Building scikit-learn transformers 5 Jun 2015

scikit-learn is a great library for doing machine learning in Python, and one of my favorite things about it is its interface. All objects in scikit-learn, whether data transformers or predictors, have a similar interface, making it easy to use your own transformers or models, but I haven’t seen this documented much.

For transformers, you have to define the methods .fit(self, X, y=None) and .transform(self, X). There is a class, TransformerMixin, that doesn’t do much besides add a .fit_transform method that calls .fit and .transform, but it’s still nice to inherit from it in order to document that you’re intending to make your code work well with scikit-learn.

I’m going to make a really dumb transformer: it takes any data and returns a feature vector of [1].

from sklearn.base import TransformerMixin

class DumbFeaturizer(TransformerMixin):
    def __init__(self):
        pass

    def fit(self, X, y=None):
        return self

    def transform(self, X):
        return [[1] for _ in X]

Note that .fit returned self: this is standard behavior for .fit methods in scikit-learn.

Let’s build a better featurizer. Let’s say I have a lot of text and I want to extract certain data from it. I’m going to build a featurizer that takes a list of functions, calls each function with our text, and returns the results of all functions as a feature vector.

import re

def longest_run_of_capitol_letters_feature(text):
    """Find the longest run of capitol letters and return their length."""
    runs = sorted(re.findall(r"[A-Z]+", text), key=len)
    if runs:
        return len(runs[-1])
    else:
        return 0

def percent_character_feature(char):
    """Return percentage of text that is a particular char compared to total
    text length."""
    def feature_fn(text):
        periods = text.count(char)
        return periods / len(text)
    return feature_fn

class FunctionFeaturizer(TransformerMixin):
    def __init__(self, *featurizers):
        self.featurizers = featurizers

    def fit(self, X, y=None):
        """All SciKit-Learn compatible transformers and classifiers have the
        same interface. `fit` always returns the same object."""
        return self

    def transform(self, X):
        """Given a list of original data, return a list of feature vectors."""
        fvs = []
        for datum in X:
            fv = [f(datum) for f in self.featurizers]
            fvs.append(fv)
        return np.array(fvs)

Let’s run this on some SMS spam data.

from sklearn.tree import DecisionTreeClassifier

sms_featurizer = FunctionFeaturizer(longest_run_of_capitol_letters_feature,
                                    percent_character_feature("."))
sms_featurizer.transform(sms_data[:10])

X_train, X_test, y_train, y_test = train_test_split(sms_data, sms_results)

pipe = make_pipeline(sms_featurizer, DecisionTreeClassifier())
pipe.fit(X_train, y_train)
pipe.score(X_test, y_test)
# => 0.91385498923187369

You might think that was a pretty good result if you didn’t know 87% of the SMS messages are ham. Anyway, pretty cool that this works!

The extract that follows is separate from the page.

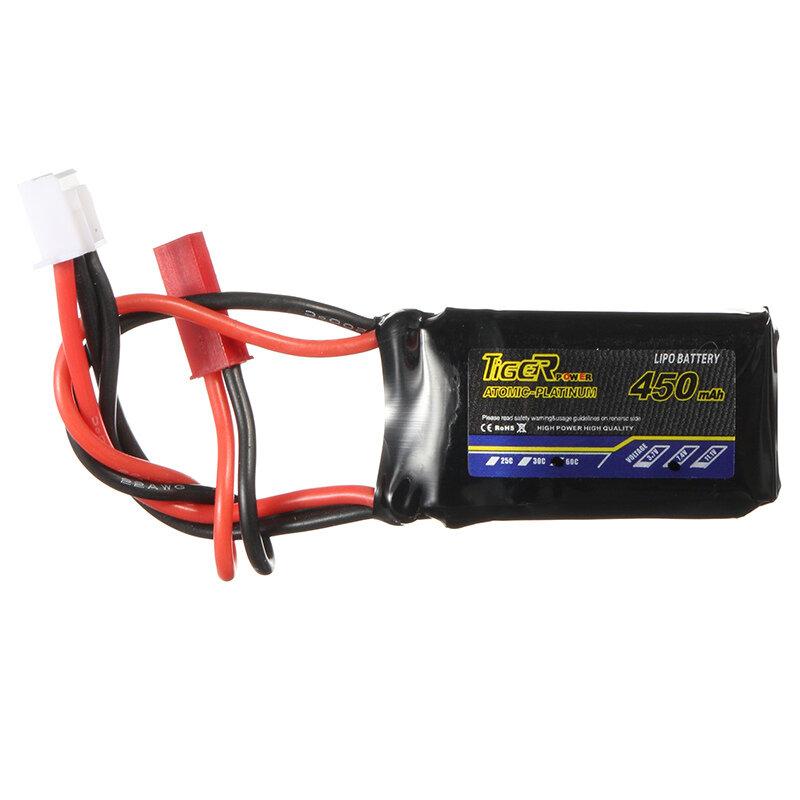 Tiger Power 7.4V 450mAh 60C 2S Lipo Batterie JST Stecker - 1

You can build any sort of transformer you want this way. I thought it’d be a good idea to build one for use in debugging: it takes another transformer and then shows us data before and after the transformer.

class PipelineDebugger(TransformerMixin):
    def __init__(self, transformer):
        self.transformer = transformer

    def fit(self, X, y=None):
        self.transformer.fit(X, y)
        return self

    def transform(self, X):
        print(self.transformer.__class__.__name__)
        idx = random.randrange(0, len(X))
        print("Before", "=" * 40)
        print(X[idx])
        X = self.transformer.transform(X)
        print("After ", "=" * 40)
        print(X[idx])
        return X

pipe = make_pipeline(PipelineDebugger(sms_featurizer), DecisionTreeClassifier())
pipe.fit(X_train, y_train)

# FunctionFeaturizer
# Before ========================================
# LOL .. *grins* .. I'm not babe, but thanks for thinking of me!
# After  ========================================
# [ 3.          0.06451613]